Some of the time, you have to wonder.
Photos from the past are purposefully taken to remind you of the mood on the day.
Photos for when we grow old we can bemoan to our children and grandchildren about how it was back in the day. Remembering how you were so fit and young and as active as they are.

And as if as yesterday, you are back climbing the very same site again in your mind. All the actions, the twitching of the camera around your waist, the early mornings and heat in the day. The fact you'd driven all the way out to the site and taken a leisurely stroll with a bunch of de-ionised water bottles for sample collections. Purposefully carried in a white carrier bag and yet hopefully hidden not a make the passerby wonder what you're doing. How strange it is to see someone doing work in a place so leisurely.
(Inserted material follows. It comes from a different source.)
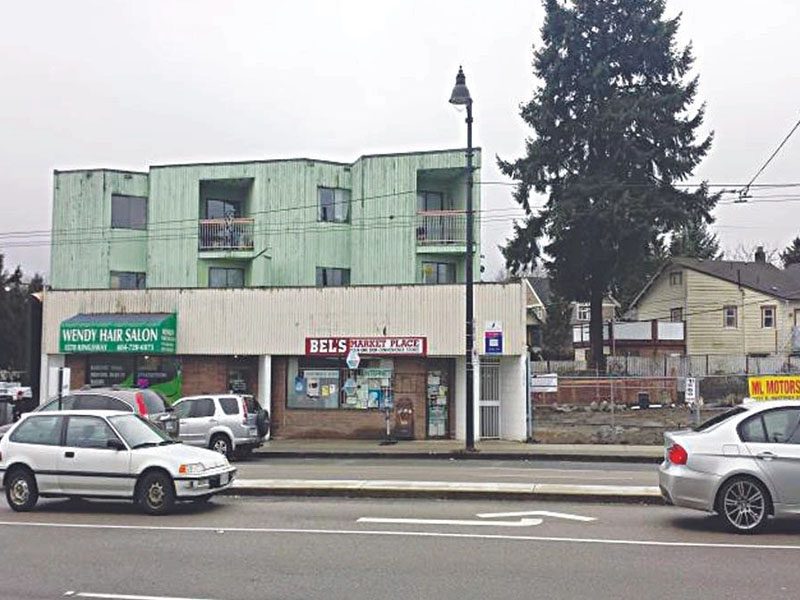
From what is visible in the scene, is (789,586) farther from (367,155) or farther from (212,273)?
(212,273)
As you climb the hill reduces but you know there's further up to the right to go. This a short cut the map tells you. the River Sett wanders it's way through. The farmer each week readjusting which gates he'll leave open so the cows can chase you away, or just stare at you.

But you recall the fact you've walked up the easy side to KinderScout, because you needed the stream and a reference point. I remember a classmate who climbed up Jacobs Ladder, - well if they put a ladder in it might be easier to climb the other side- and that's the point of photos.
They spark images, places and people, activites you and others have done.
This was one of the most beautiful of sites I found in my travels across the Peaks, for as the path clears up ahead it opens out into brilliant views and the colours are all speckled just enough to make you smile.

You get to remember the times between these travels and what everyone was doing. You get to remember those conversations on the balconies, in the labs and in the study rooms for planning groups, whilst you sit quietly away realising that it was all so long ago. And in these photos there was no one but you and the land you see, the noise of the stream as it churcns and makes pools and riffles beyond the rocks and drops over shallow weirs and round the meanders. Before it disappears, where the source you think you found is just a trickle amongst some overgrown grasses.

The tumbling water, those people, the other people, those random stranger you met on the way and the animals who came and went and bleeted like a nightmare.

It's all a patch work, what you think you remember and what was reality is far from it. After some time, it may not be there at all.